Самый простой и верный способ поймать воробья — это насыпать воробью
соли на хвост. По заключению многих ученых, исследовавших настоящий
вопрос во всей его глубине и широте, соль, будучи обыкновенно только
соленой, в сочетании с воробьиным хвостом приобретает совершенно особые,
даже несколько загадочные свойства. Воробей положительно не выносит,
когда на его хвост попала хоть крупица соли — это факт. Воробей остается
вертлявым, жизнерадостным, болтливым, но лишь до той минуты, пока его
не коснулась соль. С этой же минуты характер воробья резко меняется
к худшему: крылышки воробья бессильно опускаются, головка нахохливается,
и глазки смотрят так печально, как будто все надежды на скромное воробьиное
счастье утеряны им безвозвратно. В этом жалком состоянии воробья можно
брать голыми руками, без всяких приспособлений, и делать с ним все,
что заблагорассудится: то ли изготовить из него паштет, который, по
слухам, бывает очень вкусен, то ли попросту взять его за ножки и головкой
об камешек — тюк!

→ Строки набора данных:
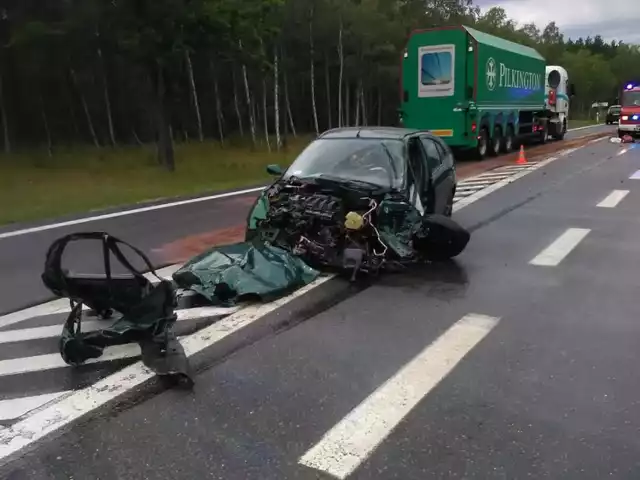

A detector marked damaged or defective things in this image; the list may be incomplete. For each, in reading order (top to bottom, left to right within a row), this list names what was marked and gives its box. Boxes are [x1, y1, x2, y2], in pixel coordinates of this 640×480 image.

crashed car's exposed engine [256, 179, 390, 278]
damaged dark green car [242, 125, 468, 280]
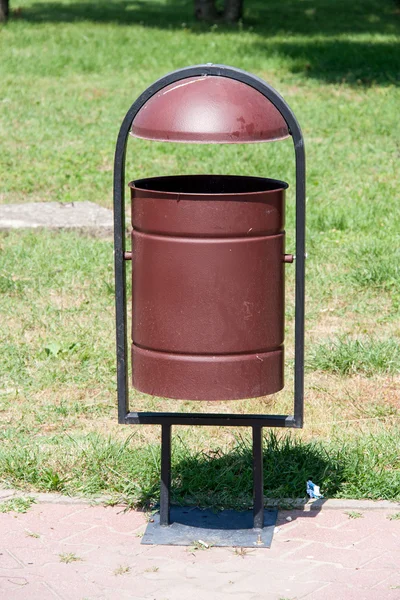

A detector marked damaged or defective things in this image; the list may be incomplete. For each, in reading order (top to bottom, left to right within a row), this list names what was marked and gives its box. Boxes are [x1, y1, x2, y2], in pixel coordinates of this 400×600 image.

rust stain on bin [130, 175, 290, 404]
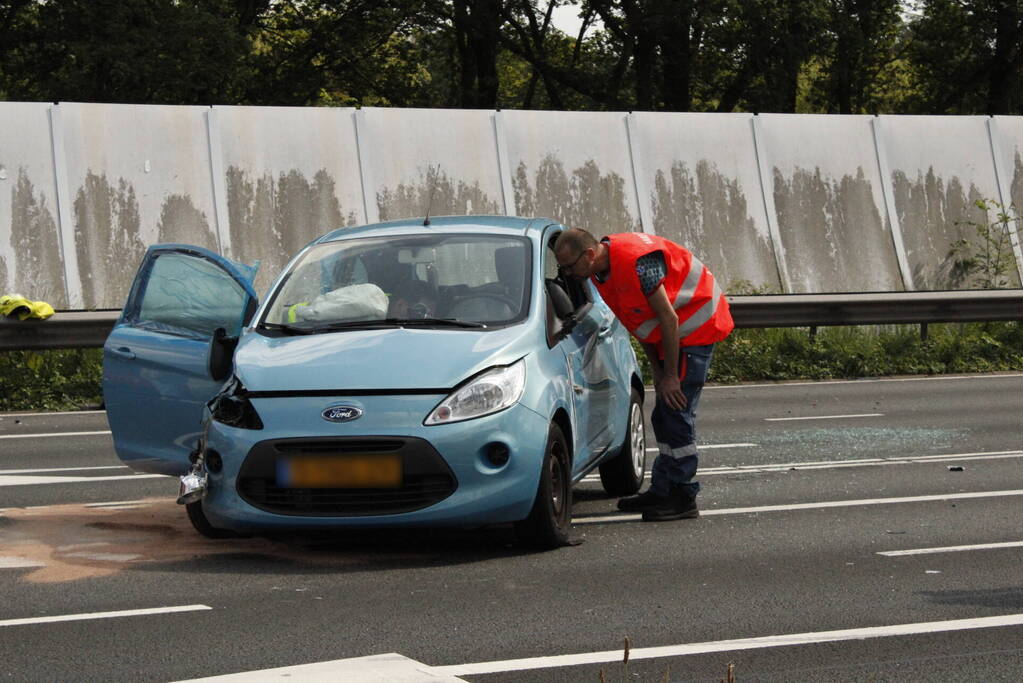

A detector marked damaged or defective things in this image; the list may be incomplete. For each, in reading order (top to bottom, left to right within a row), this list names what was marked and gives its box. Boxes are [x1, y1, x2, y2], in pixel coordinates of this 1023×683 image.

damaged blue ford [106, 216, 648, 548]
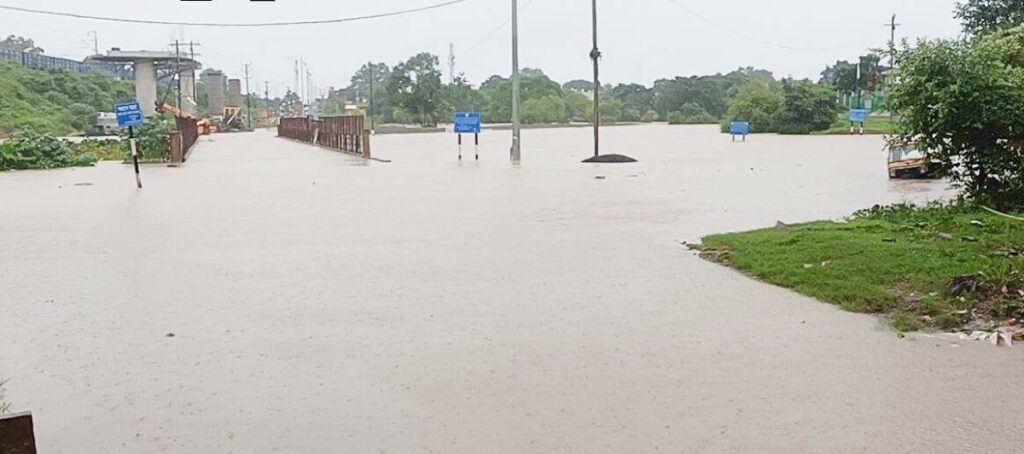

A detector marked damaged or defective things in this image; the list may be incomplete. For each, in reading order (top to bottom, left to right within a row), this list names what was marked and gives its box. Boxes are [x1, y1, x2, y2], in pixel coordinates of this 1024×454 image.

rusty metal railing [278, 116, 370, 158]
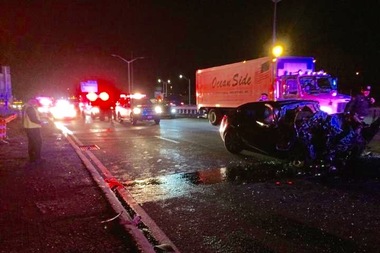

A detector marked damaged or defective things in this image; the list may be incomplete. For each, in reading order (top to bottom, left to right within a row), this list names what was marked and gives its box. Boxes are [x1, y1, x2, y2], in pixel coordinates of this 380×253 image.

→ Цель задания:
Перескажите короче абзац из текста о поимке воробья, который начинается словами «Самый простой и верный способ», и сохраните его основные факты. Эти строки взяты из другого источника.

→ Результат упражнения:
Проще всего поймать воробья, насыпав ему соли на хвост. Многие ученые считают, что в сочетании с воробьиным хвостом соль приобретает особые, даже загадочные свойства. Воробей не выносит и крупицы соли на хвосте. До этого он вертлявый, жизнерадостный и болтливый, а после крылышки у него опускаются, головка нахохливается и глазки смотрят печально. В таком состоянии его можно брать голыми руками и делать с ним что угодно: приготовить из него паштет, который, по слухам, очень вкусен, или взять за ножки и ударить головкой о камешек.